I smiled at him and turned away before he could see me cry.

I bought three pies, a sweater, a handmade leather bookmark and some second hand books. Storing my loot in the Grenada seemed like a plan. I shoved it all in the trunk and decided I also needed some apple preserves and maybe some of the wool socks I’d passed about six times. I had a hard-on for wool socks. Socks were my Achilles heel so to speak.

When I re-entered the throng of festival goers, someone knocked into me. Hard. Difficult to imagine someone hitting you that hard by accident.

In the clamour of voices I was fairly certain I heard a guttural “slut” and it put my hackles up.

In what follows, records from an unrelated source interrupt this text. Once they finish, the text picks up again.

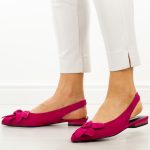 Fuksja skórzane czółenka damskie Vinceza 66951 kolor Fuksja.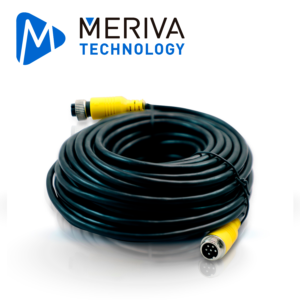 Cable Tipo Din De Aviación 6 Pines Serie Eco Para Dvrs Móviles Meriva Technology Mcbeip15 15 Metros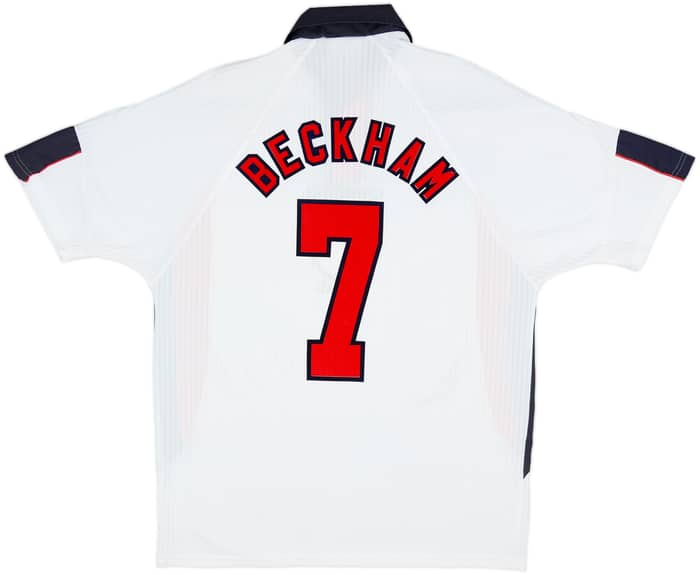 1997-99 England Home Shirt Beckham #7 - 7/10 - (XL)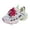 Pink, variant on Gyujnb Mesh Hook and Loop Athletic Sneakers Breathable Running Shoes (Little Girls, Big Girls),2.5
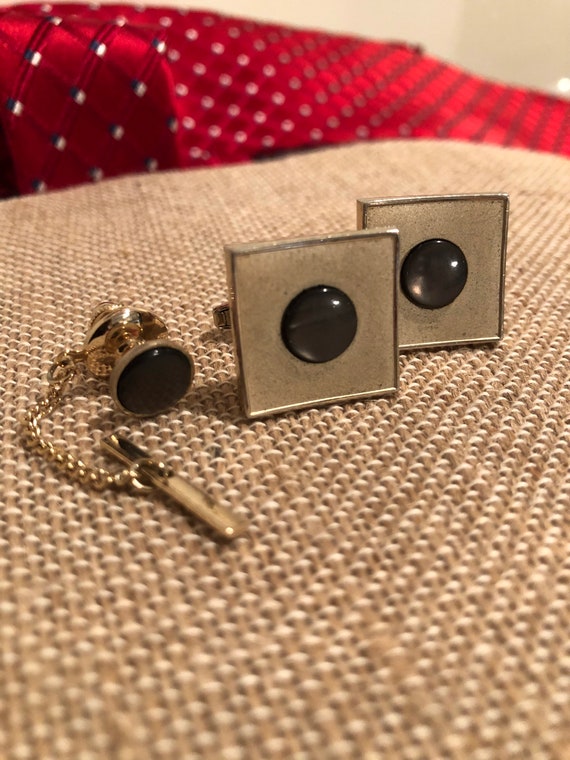 Vintage Sarah Coventry Mother of Pearl Cufflinks … - image 2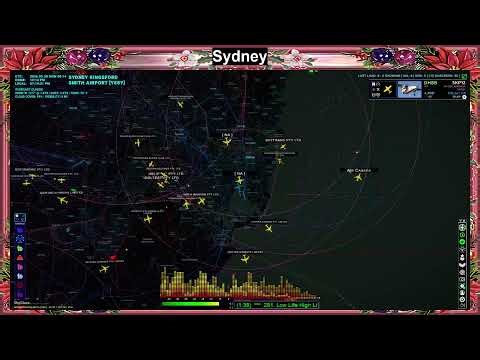 YSSY Sydney Australia • Air Traffic Radar • LiveATC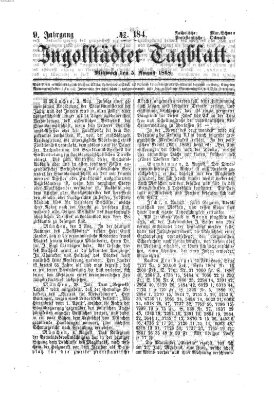 Ingolstädter Tagblatt Mittwoch 5. August 1868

Spinning in a circle but trying to avoid innocents, I saw nothing. A broad back retreating could have been familiar, but I’d been in town long enough that I recognised people now. Was it familiar from the past or the present?

My body speckled with goosebumps that had zero to do with the chill wind.

‘You OK?’ a woman asked me. I knew her face from the diner. ‘Diana,’ she said, patting my arm. ‘Diana Palmer. You’ve waited on us at Irv’s.’

I smiled. I nodded. And yet I remained mute.

‘I could see you trying to place me. Are you OK? You look a little … freaked.’

‘I am freaked.’ I laughed wildly and felt stupid for it. My nerves were jangling. ‘I’m sorry. Someone just really banged into me and I guess it rattled me, is all.’

‘Oh no. You have your wallet right? Because my dad was a police officer and he said that the first thing a pick pocket does is bang into you …’

I patted my purse, popped it open. My wallet was there and when I cracked it open so was my money. ‘It’s fine,’ I said. ‘I guess it was just a mistake. I’m probably just on edge.’

‘Anything I can do, honey?’

I shook my head. ‘No thanks Diana. Thank you, but I’m probably just overreacting.’

‘A busy time with your grandmother passing and all. Hard stuff.’

I nodded. ‘Yes. Hard stuff. Thank you.’

I was officially done with the apple festival. The voice and the tone and the hard hit made me ache for home. I’d go home, eat some pie and wait for Shepherd there.